These two disqualification decisions come from the same federal district judge in the same week applying the same test — but with different outcomes.

The first case involves a dispute over “who owns the rights to Cat Story, a free mobile application (‘app’) in which players build a virtual village for cats shipwrecked on an island and send the cats on various quests and adventures.”  The lawyer previously represented the gaming company, Game Garden, “in a 2013 dispute among Game Garden’s four then-owners involving the same intellectual property [then called PussyVille instead of Cat Story] and . . . in connection with the September 2013 sale agreement that is the subject of Plaintiffs’ cause of action for breach of contract.”  The lawyer claimed, however, that she did not represent the gaming company (but only two of the then-owners) and that the representation did not bear a substantial relationship to the current dispute over the rights to the game.  The lawyer’s claim not to have represented the company fell flat because the lawyer had referred to herself as the company’s lawyer in a letter and an email and had billed the company for her services.  It did not matter to the court that the company may not have been the lawyer’s “primary client.”  Moreover, the court concluded that the lawyer “played an integral role in drafting, revising, and finalizing the very sale agreement that Plaintiffs now allege was breached . . . .”  Because the court thus found a substantial relationship between this matter and the former matter, the court “automatically” disqualified the lawyer without considering further factors and gave the plaintiffs twenty-one days to find successor counsel or show cause why the case should not be dismissed.  The full opinion is available here: Epikhin v. Game Insight N. Am., No. 14-CV-04383-LHK (N.D. Cal., May 12, 2015).
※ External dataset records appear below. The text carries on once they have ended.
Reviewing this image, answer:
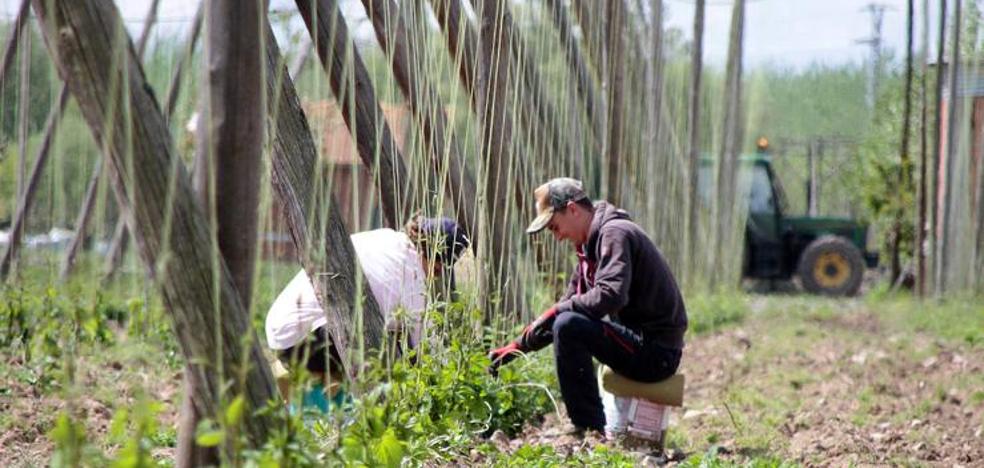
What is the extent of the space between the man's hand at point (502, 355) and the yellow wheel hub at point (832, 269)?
13.6 metres

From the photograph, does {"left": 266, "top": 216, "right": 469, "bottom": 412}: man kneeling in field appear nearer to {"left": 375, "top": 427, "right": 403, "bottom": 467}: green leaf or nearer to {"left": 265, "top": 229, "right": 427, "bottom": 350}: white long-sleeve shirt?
{"left": 265, "top": 229, "right": 427, "bottom": 350}: white long-sleeve shirt

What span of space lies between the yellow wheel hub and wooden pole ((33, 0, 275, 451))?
56.0 ft

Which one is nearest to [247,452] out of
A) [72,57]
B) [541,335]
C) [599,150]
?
[72,57]

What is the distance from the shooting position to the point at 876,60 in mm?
26062

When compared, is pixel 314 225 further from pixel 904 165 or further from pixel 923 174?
pixel 904 165

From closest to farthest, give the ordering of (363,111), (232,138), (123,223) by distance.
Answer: (232,138), (363,111), (123,223)

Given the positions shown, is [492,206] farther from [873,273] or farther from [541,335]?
[873,273]

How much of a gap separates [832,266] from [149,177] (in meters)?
17.3

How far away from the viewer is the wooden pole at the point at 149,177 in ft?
10.5

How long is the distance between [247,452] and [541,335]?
3674 millimetres

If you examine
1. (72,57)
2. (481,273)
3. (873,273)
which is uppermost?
(72,57)

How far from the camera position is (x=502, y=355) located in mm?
6516

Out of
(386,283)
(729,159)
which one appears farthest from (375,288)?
(729,159)

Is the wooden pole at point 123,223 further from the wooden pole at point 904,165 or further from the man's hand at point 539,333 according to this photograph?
the wooden pole at point 904,165
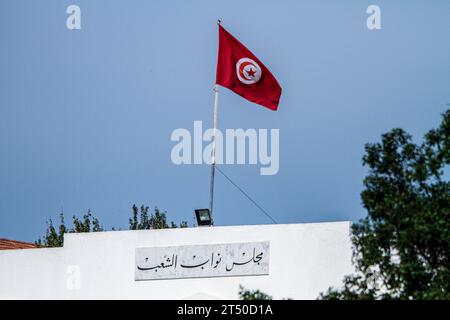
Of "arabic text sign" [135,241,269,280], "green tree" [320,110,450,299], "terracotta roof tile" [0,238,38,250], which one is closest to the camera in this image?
"green tree" [320,110,450,299]

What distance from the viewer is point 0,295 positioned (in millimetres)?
25094

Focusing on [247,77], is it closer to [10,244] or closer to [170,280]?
[170,280]

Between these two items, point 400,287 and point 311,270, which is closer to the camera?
point 400,287

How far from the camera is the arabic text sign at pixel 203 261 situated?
73.7 feet

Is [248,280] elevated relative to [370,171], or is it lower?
lower

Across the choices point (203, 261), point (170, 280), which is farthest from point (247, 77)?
point (170, 280)

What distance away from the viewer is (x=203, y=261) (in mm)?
22906

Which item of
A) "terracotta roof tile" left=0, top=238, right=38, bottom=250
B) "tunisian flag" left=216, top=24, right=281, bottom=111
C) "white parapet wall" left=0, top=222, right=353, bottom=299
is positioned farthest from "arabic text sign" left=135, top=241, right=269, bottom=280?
"terracotta roof tile" left=0, top=238, right=38, bottom=250

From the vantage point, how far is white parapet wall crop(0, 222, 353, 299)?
21891 millimetres

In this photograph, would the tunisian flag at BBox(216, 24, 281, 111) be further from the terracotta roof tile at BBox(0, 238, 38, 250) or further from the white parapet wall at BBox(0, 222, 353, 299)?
the terracotta roof tile at BBox(0, 238, 38, 250)

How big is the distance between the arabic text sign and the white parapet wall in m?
0.09
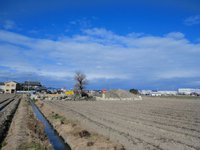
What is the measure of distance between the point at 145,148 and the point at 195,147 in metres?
2.75

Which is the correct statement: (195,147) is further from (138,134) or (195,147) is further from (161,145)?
(138,134)

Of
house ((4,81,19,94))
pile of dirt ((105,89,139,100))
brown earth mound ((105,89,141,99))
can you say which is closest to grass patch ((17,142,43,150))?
pile of dirt ((105,89,139,100))

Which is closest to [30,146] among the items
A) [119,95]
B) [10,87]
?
[119,95]

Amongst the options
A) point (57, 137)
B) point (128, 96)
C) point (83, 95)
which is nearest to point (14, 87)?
point (83, 95)

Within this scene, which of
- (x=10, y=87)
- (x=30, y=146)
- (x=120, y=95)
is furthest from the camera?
(x=10, y=87)

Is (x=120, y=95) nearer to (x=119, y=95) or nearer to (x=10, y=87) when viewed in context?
(x=119, y=95)

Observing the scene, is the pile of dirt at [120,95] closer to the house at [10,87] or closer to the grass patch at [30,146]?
the grass patch at [30,146]

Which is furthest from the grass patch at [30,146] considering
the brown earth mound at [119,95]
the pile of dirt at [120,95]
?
the brown earth mound at [119,95]

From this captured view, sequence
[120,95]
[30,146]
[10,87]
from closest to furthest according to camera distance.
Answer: [30,146] → [120,95] → [10,87]

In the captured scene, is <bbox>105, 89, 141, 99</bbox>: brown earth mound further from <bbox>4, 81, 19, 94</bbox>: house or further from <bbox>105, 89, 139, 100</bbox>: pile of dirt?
<bbox>4, 81, 19, 94</bbox>: house

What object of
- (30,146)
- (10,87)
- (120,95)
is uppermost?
(10,87)

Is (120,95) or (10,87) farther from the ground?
(10,87)

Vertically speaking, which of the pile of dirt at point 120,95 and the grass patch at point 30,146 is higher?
the pile of dirt at point 120,95

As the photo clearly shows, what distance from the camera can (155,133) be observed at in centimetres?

The next day, the district judge again analyzed a substantial relationship, this time involving a lawyer who had served as a board member and executive director of an autism school from 1996-2005.  The plaintiff-student in the current matter claimed that from 2010-2012, the defendant-school committed various torts against the student.  The lawyer eventually associated as co-counsel for the student.   The court first struggled with whether the substantial relationship test applied at all because the lawyer had served the school as a director, not as a lawyer.  But because previous California cases had applied a similar substantial relationship test (arising in part from a continuing fiduciary duty of confidentiality to the school), the court applied the test.  Given that the lawyer’s tenure on the board and as the executive director did not overlap with the student’s time at the school (indeed, the lawyer had resigned five years before the student enrolled), the court found very little related, much less substantially related, to the present matter.  The court did note that the lawyer “exercised discretionary authority for [the school] and was intimately familiar with [the school]’s operations.”  But to the court the lawyer’s general knowledge was insufficient: any financial information of the school is available to the public or likely discoverable, any ten-year-old litigation strategy would hardly be helpful to the student, and “even assuming [the lawyer] did acquire knowledge regarding the inner-workings of [the school] from 5-10 years ago, Defendants failed to establish how this knowledge would be related to the specific injuries and abuses suffered by” the student.  Accordingly, the court denied the motion to disqualify the lawyer.  The full opinion is available here: McElroy v. Pac. Autism Ctr. for Educ., No. 14-CV-04118-LHK (N.D. Cal., May 13, 2015).


Interestingly, the apparently active Northern District of California actually issued not just two but four disqualification-related orders last week.  In the third order, the district court, sua sponte, ordered briefing on whether a plaintiff’s lawyer should be disqualified for serving as both a lawyer and a witness.  In reviewing a motion for summary judgment and the parties’ related factual submissions over three years after the case had been filed, the judge viewed a video surprisingly showing the plaintiff’s lawyer present at the very same school protest at issue.  (This suit involves the way in which UC-Berkeley and others handled the Occupy Cal protests.)  The judge’s DQ briefing order is available here: Felarca v. Birgeneau, No. 11-cv-05719-YGR (N.D. Cal., May 12, 2015).  Finally, in the fourth order, the district court refused to disqualify a lawyer who had once advised the plaintiff “how to best negotiate an executive agreement” with potential employers.  Because the current matter instead involved the plaintiff’s discrimination and defamation claims against a later employer, the court found the two matters “wholly unrelated.”  The full order is available here: Somers v. Digital Realty Trust, Inc., No. C-14-5180 EMC (N.D. Cal., May 15, 2015).